Leaming’s connection was made stronger when she remembered discovering Mrs. Kennedy’s undisclosed correspondence with former British Prime Minister Harold MacMillan following the assassination. Leaming recalled a batch of letters between Mrs. Kennedy and MacMillan during research for the J.F.K. book. A librarian at Oxford University alerted her to their existence. Leaming, whose career of biographies includes Marilyn Monroe, Katharine Hepburn, Bette Davis, Winston Churchill, and Orson Welles, said that was her “Aha” moment.
“I read a letter from MacMillan, and at that time, I didn’t understand it,” Leaming said. “It seemed to me to be a very strange letter. It was written right after the assassination and was basically a condolence letter. But in that letter, he kept comparing what happened to Jackie in Dallas to what happens to soldiers in war. And specifically, MacMillan himself had been severely wounded in the First World War.”
Leaming recalled many references to God and how God makes things happen for a reason. She started reading Mrs. Kennedy’s letters back to MacMillan. Her responses consisted of heartfelt prose that seemed to be a relief valve of all the pressure Mrs. Kennedy was under. “She wrote to MacMillan that this is the most important letter of my life,” Leaming said. “This is the letter that saved my life.” Leaming said Mrs. Kennedy mentioned how she frequently thought she was drowning and was going to die, and whenever she felt that way, she would think of MacMillan’s letters and feel better. The letters were not the only characteristics of PTSD shown by Mrs. Kennedy. “Over time, some people came to the conclusion that when she talked about that day, she was actually in that moment,” Leaming said.
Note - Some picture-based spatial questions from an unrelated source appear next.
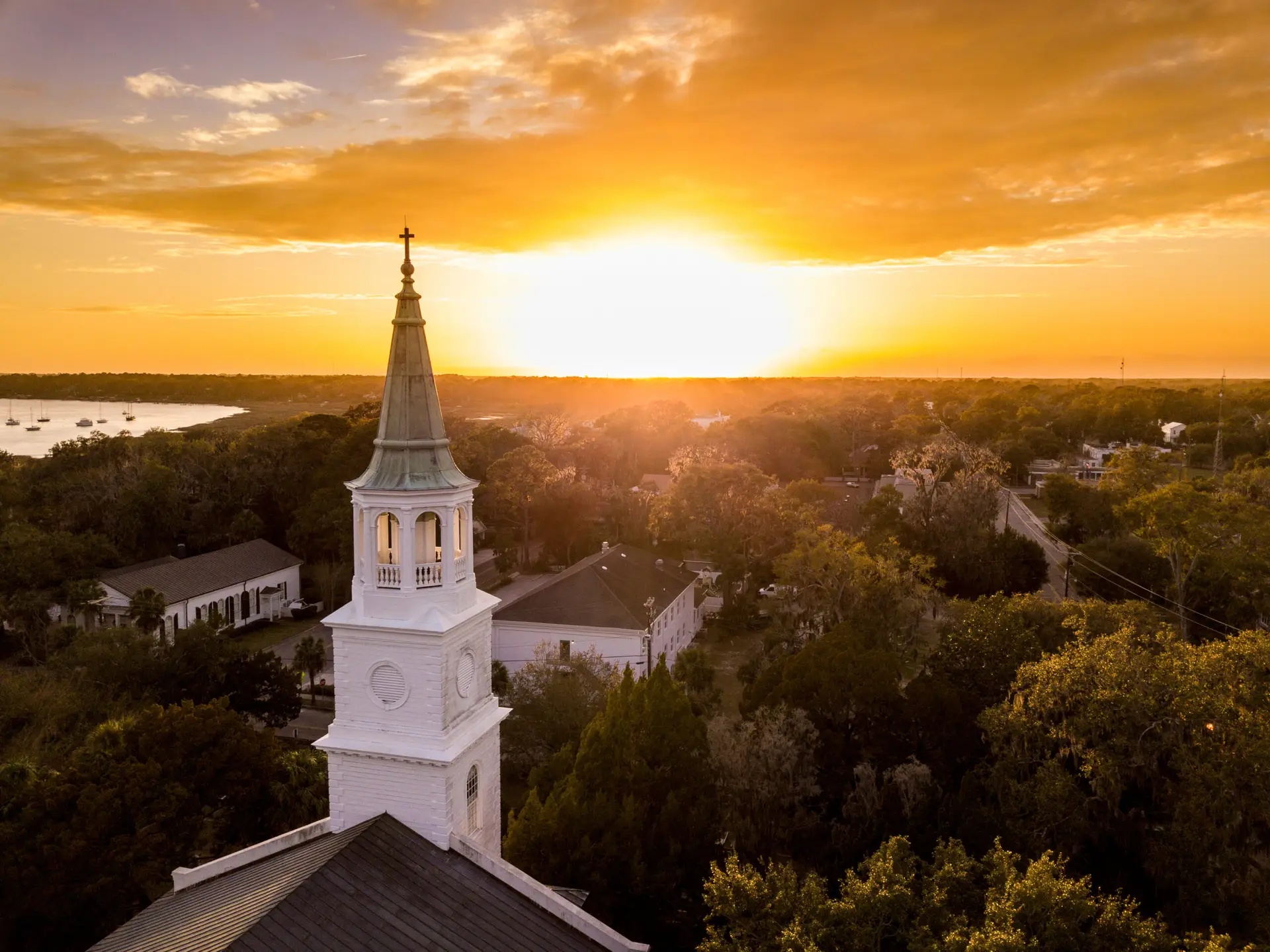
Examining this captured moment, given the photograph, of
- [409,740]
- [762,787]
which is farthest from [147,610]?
[762,787]

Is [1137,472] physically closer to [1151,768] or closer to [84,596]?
[1151,768]

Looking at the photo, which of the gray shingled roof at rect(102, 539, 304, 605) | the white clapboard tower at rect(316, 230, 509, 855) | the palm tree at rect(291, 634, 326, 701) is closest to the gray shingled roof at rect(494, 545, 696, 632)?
the palm tree at rect(291, 634, 326, 701)

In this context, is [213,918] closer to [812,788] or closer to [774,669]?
[812,788]

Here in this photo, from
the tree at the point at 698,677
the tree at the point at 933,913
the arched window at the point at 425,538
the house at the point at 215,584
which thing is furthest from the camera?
the house at the point at 215,584

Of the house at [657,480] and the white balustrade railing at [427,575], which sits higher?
the white balustrade railing at [427,575]

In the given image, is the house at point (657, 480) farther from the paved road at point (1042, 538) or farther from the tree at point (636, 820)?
the tree at point (636, 820)

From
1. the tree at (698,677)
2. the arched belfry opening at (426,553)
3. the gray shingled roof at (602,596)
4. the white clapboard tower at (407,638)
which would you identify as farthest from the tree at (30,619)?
the arched belfry opening at (426,553)

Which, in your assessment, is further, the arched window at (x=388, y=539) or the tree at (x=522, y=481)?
the tree at (x=522, y=481)
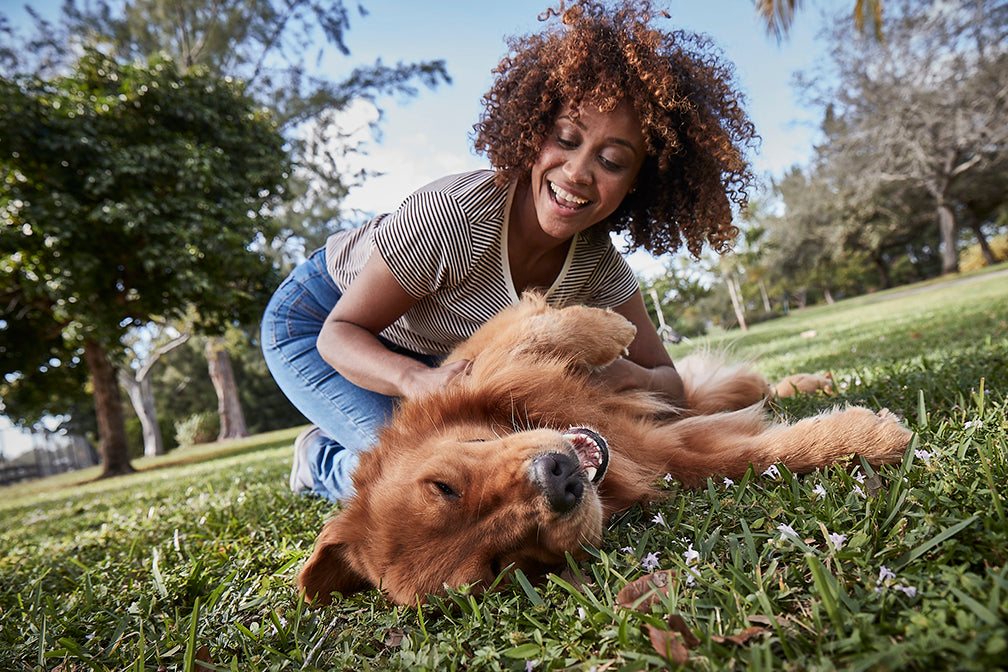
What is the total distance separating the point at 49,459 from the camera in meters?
28.9

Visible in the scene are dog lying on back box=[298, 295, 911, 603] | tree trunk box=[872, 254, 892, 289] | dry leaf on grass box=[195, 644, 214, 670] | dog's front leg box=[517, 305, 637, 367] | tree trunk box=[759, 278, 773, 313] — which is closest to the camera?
dry leaf on grass box=[195, 644, 214, 670]

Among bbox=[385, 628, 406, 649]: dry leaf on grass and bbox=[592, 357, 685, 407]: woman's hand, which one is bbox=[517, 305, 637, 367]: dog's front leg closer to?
bbox=[592, 357, 685, 407]: woman's hand

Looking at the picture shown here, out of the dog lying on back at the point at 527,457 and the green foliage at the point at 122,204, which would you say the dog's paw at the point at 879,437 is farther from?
the green foliage at the point at 122,204

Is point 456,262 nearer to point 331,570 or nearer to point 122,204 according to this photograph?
point 331,570

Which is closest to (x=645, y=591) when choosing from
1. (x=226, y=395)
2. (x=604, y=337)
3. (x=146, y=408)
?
(x=604, y=337)

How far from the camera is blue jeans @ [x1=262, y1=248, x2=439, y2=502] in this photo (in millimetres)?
3295

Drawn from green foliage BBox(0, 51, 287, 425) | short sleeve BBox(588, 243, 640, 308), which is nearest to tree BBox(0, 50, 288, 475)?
green foliage BBox(0, 51, 287, 425)

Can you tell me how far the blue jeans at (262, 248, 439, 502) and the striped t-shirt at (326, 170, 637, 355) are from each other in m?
0.21

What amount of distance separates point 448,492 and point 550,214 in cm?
155

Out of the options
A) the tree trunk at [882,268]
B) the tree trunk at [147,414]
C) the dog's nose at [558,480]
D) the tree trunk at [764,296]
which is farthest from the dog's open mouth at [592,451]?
the tree trunk at [882,268]

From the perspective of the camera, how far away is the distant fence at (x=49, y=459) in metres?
26.7

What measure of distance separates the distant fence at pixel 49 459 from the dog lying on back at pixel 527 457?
1323 inches

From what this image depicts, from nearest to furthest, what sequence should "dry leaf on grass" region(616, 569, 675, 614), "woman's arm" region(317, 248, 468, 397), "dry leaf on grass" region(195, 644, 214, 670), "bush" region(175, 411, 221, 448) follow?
"dry leaf on grass" region(616, 569, 675, 614), "dry leaf on grass" region(195, 644, 214, 670), "woman's arm" region(317, 248, 468, 397), "bush" region(175, 411, 221, 448)

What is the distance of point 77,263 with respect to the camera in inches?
388
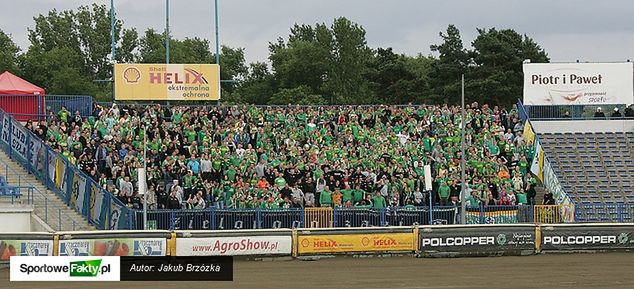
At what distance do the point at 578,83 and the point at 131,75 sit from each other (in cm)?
1868

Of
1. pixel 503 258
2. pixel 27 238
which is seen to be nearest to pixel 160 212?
pixel 27 238

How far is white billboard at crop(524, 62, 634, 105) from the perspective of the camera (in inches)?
1831

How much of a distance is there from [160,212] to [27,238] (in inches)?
323

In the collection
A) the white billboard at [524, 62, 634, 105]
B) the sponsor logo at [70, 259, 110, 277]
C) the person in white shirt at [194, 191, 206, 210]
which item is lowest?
the sponsor logo at [70, 259, 110, 277]

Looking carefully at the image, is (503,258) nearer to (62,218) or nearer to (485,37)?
(62,218)

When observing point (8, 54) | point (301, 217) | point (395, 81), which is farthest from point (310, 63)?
point (301, 217)

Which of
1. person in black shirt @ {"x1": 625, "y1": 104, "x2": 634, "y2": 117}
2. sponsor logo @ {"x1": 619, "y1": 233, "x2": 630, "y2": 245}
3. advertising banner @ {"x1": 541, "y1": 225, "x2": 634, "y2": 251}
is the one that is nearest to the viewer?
advertising banner @ {"x1": 541, "y1": 225, "x2": 634, "y2": 251}

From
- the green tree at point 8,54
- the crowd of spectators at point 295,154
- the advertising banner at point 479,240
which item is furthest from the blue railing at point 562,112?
the green tree at point 8,54

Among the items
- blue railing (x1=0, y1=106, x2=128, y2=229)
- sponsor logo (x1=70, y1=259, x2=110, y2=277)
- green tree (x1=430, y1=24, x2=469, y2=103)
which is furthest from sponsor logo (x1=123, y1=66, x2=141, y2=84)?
green tree (x1=430, y1=24, x2=469, y2=103)

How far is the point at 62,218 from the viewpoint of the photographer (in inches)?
1374

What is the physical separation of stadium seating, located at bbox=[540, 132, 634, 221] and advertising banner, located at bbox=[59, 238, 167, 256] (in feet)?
60.5

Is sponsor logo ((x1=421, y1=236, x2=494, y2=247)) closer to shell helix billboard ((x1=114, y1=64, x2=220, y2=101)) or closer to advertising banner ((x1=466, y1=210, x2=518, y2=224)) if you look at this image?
advertising banner ((x1=466, y1=210, x2=518, y2=224))

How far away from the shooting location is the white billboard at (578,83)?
4650cm

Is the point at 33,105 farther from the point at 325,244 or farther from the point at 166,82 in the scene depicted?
the point at 325,244
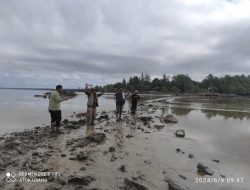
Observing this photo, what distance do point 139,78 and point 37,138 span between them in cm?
17815

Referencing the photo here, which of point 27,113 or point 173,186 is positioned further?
point 27,113

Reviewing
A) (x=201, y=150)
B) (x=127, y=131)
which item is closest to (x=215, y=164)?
(x=201, y=150)

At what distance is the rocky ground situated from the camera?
25.3 ft

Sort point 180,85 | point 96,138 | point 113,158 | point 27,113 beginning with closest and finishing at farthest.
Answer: point 113,158, point 96,138, point 27,113, point 180,85

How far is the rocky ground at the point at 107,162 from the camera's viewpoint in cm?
771

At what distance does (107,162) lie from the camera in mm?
9578

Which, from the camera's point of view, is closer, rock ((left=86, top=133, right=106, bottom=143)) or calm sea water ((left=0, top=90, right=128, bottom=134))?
rock ((left=86, top=133, right=106, bottom=143))

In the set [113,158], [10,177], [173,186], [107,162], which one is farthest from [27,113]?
[173,186]

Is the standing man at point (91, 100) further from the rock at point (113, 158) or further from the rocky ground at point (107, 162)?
the rock at point (113, 158)

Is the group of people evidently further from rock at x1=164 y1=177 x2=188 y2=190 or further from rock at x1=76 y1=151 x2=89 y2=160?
rock at x1=164 y1=177 x2=188 y2=190

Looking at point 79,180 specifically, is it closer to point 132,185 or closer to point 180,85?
point 132,185

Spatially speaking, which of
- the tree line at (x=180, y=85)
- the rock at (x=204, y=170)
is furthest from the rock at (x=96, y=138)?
the tree line at (x=180, y=85)

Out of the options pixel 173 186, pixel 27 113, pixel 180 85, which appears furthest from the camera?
pixel 180 85

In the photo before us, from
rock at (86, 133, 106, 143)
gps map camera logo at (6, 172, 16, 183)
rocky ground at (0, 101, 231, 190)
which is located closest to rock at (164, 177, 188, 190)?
rocky ground at (0, 101, 231, 190)
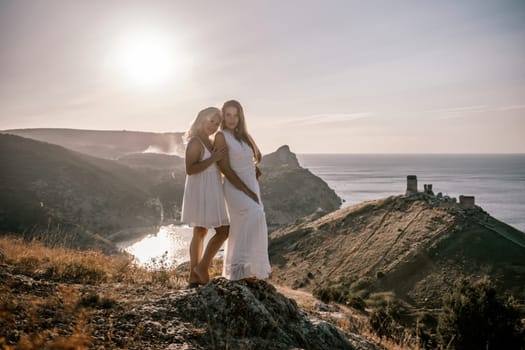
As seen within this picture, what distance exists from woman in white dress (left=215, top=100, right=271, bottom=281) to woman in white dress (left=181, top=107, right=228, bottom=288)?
0.15m

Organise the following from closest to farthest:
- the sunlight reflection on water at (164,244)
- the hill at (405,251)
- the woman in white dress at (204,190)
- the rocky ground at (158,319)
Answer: the rocky ground at (158,319) → the woman in white dress at (204,190) → the hill at (405,251) → the sunlight reflection on water at (164,244)

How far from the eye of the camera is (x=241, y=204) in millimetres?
5668

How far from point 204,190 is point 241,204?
25.4 inches

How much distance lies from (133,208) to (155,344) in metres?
90.5

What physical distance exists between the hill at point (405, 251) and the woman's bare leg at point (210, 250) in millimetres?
29019

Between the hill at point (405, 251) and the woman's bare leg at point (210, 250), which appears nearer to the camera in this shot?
the woman's bare leg at point (210, 250)

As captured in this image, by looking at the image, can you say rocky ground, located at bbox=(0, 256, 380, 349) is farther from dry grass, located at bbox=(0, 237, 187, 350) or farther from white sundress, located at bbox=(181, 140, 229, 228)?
white sundress, located at bbox=(181, 140, 229, 228)

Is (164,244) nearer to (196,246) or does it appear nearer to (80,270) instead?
(80,270)

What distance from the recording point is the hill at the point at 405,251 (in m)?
33.7

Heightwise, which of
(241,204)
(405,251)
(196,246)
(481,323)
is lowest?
(405,251)

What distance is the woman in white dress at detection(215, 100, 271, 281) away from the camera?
18.3ft

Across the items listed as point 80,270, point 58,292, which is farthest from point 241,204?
point 80,270

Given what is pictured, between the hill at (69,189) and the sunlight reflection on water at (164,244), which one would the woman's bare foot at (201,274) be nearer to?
the sunlight reflection on water at (164,244)

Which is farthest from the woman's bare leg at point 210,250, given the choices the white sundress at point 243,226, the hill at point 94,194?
the hill at point 94,194
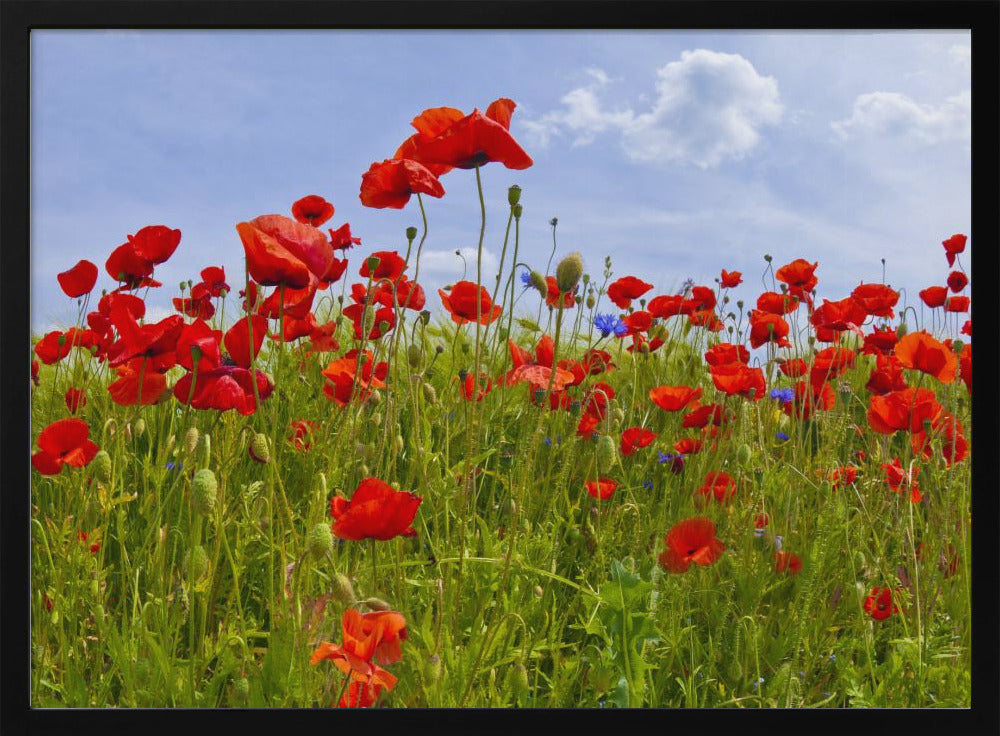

In an exclusive and now historic interview with Life Magazine writer Teddy White following the assassination, Mrs. Kennedy recalled her husband’s killing in graphic detail:
“His last expression was so neat. He had his hand out, I could see a piece of his skull coming off … and I can see this perfectly clean piece detaching itself from his head. Then he slumped in my lap. His blood and brains were in my lap. I kept saying: “Jack, Jack, Jack” and someone was yelling: “He’s dead, he’s dead.” All the ride to the hospital, I kept bending over him, saying: “Jack, Jack, can you hear me? I love you, Jack.” I kept holding the top of his head down, trying to keep the brains in.”
That interview was only a week after the assassination.
Five decades later, Mrs. Kennedy’s confidants would tell Leaming that their grief-stricken friend had shared similar stories with them. She recounted a specific story following one of her talks during her book tour. Leaming said a woman came up to her with tears in her eyes. She explained she had worked with Mrs. Kennedy in the publishing and thought she knew her well. But she said it was only after hearing about the numerous traumatic events Mrs. Kennedy lived through, that she finally understood things about her co-worker that she had observed but failed to comprehend.
It’s just another example of why Leaming’s theory, that Jackie Kennedy Onassis, the face of Camelot, can be the face of PTSD.